Again, translating this to radio, given the proliferation of shortwave radios and listeners, where are all the broadcasters?  Hasn’t the quality, performance, reasonable cost, and availability of shortwave radios been the seed to start the resurgence of shortwave broadcasting?

The well-worn argument is that times have changed.  We now have the Internet and cell phones to instantaneously bring us an incomparable mass of information and entertainment, all of this on demand.

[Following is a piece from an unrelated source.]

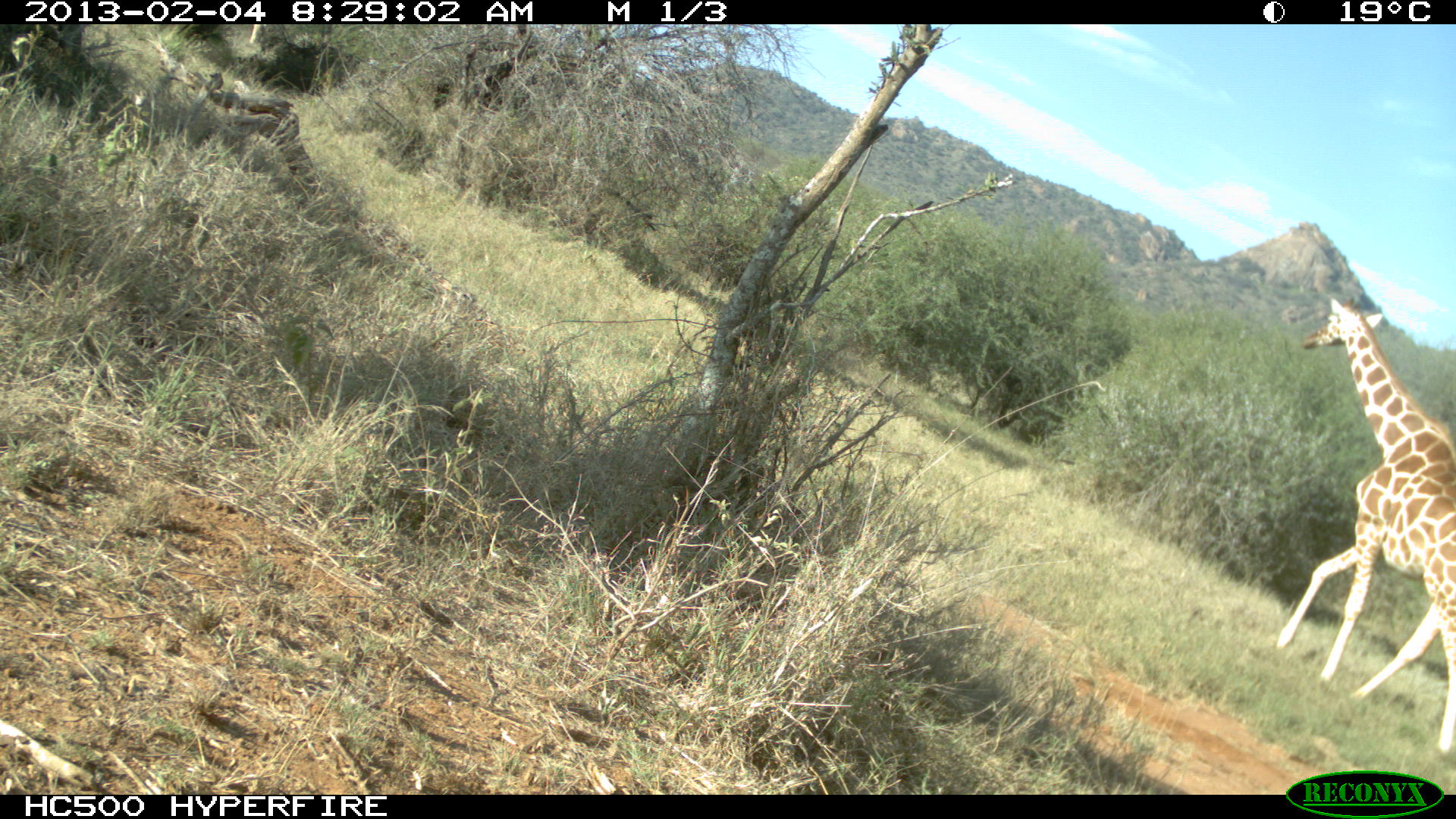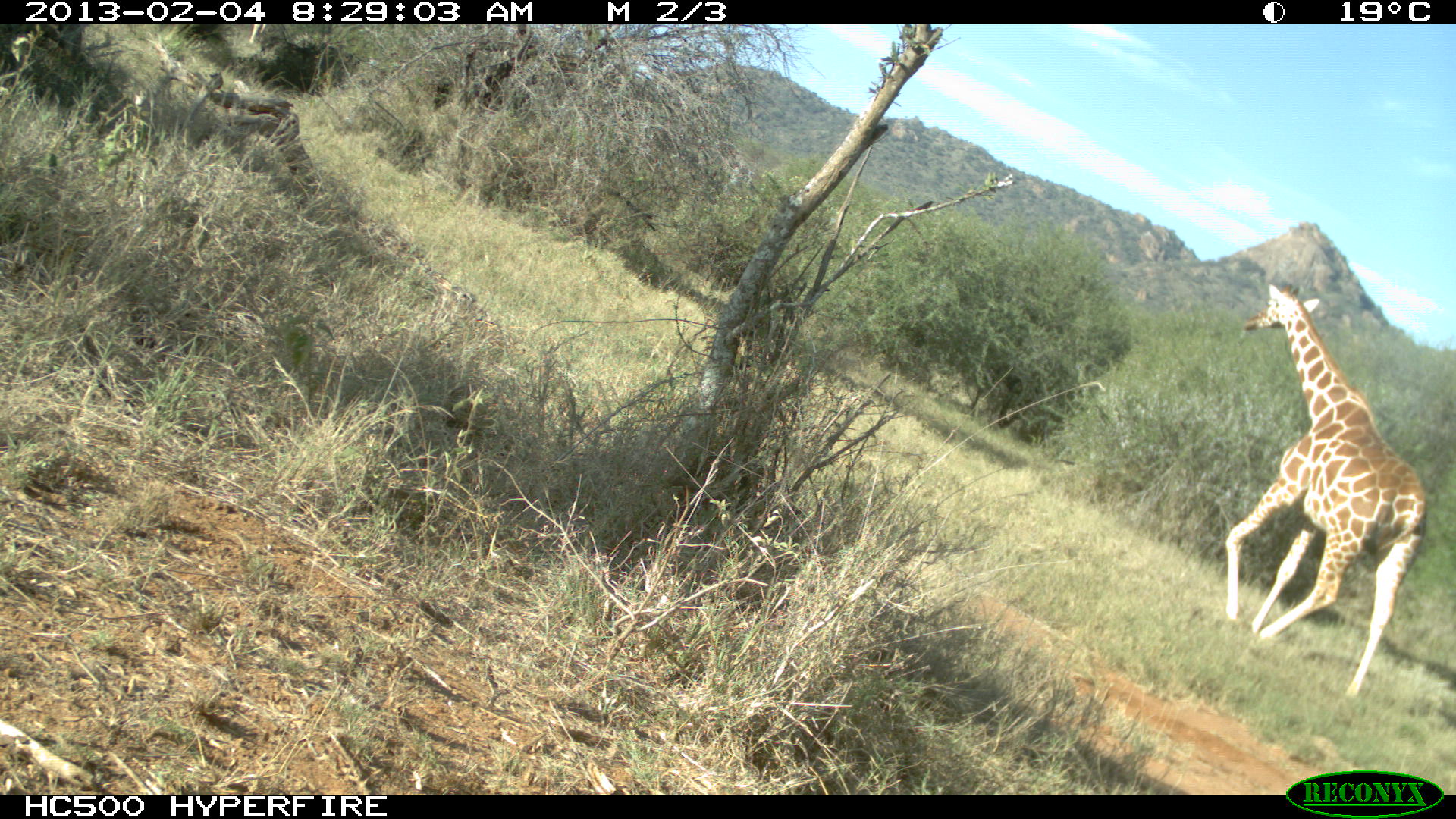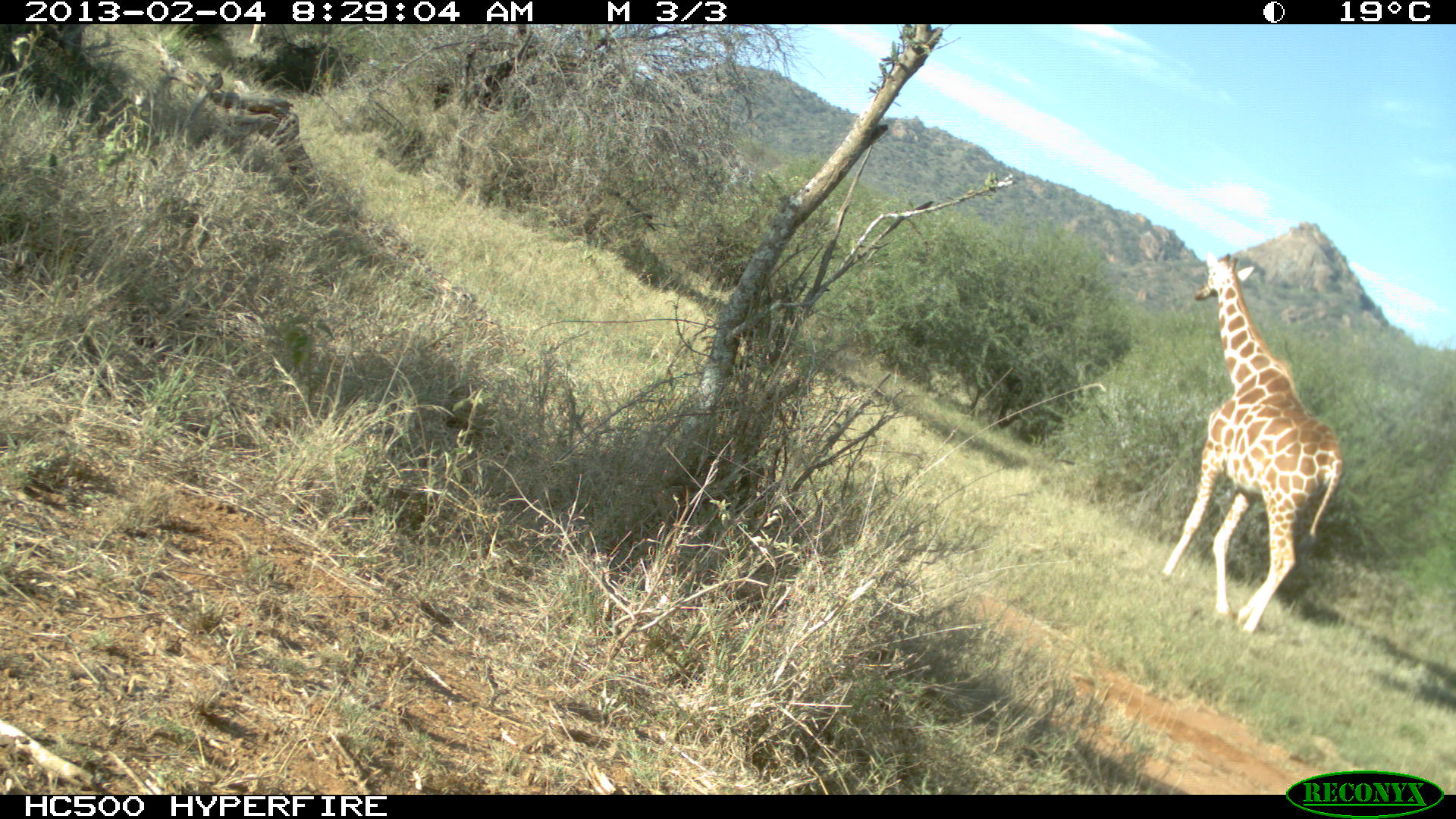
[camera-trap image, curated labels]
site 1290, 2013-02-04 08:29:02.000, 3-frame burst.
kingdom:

Why contend with noise, interference and weak signals?  Why wait for desired content to be available on a certain day at a certain hour?  Further, and just as important, public broadcasting is costly in terms of production and delivery.  To put a face on it, shortwave radio does not permit one to fasten a $200 GoPro to the front of his bicycle, video his ride, post it on YouTube, and garner thousands of likes.

All of that is strong poison.  On the other hand, radio waves are an immutable form of electromagnetic radiation.  The medium is not going away.  With a high degree of certainty, it will eventually be repurposed, possibly in digital form or with some method of modulation which is yet unknown.  The content may be commercial, military, private, or public.  Someone is going to figure out a way to use it.

In the meantime, why can’t we use it just the way it is?  One advantage of radio is real-time broadcasting – talk radio, spontaneous news reporting, and emergency information.  While this is possible on the Internet, its implementation has been tangential.  For example, I can go for a live cab ride with a truck driver, watch trains run around Horseshoe Curve, or listen to a techno-specialist field viewer questions – all live it’s true, but still not quite the same thing.  Perhaps it is just a matter of time for the Internet to catch up.

The Internet is better for drawing maps and ordering products for home delivery.  Ultimately, however, it fails to engage the imagination.  Instead, the world is presented to us in vivid color leaving no detail in question.  With radio, the listener’s faculties are permitted much wider freedom.  One is allowed to color between the lines, “a fiery horse with the speed of light, a cloud of dust…”  Even the fading or hollow aural echo of a distant shortwave signal can stimulate further vision. That is radio’s ace in the hole.  It just needs the initiative of one visionary to give the ball a push and start it rolling.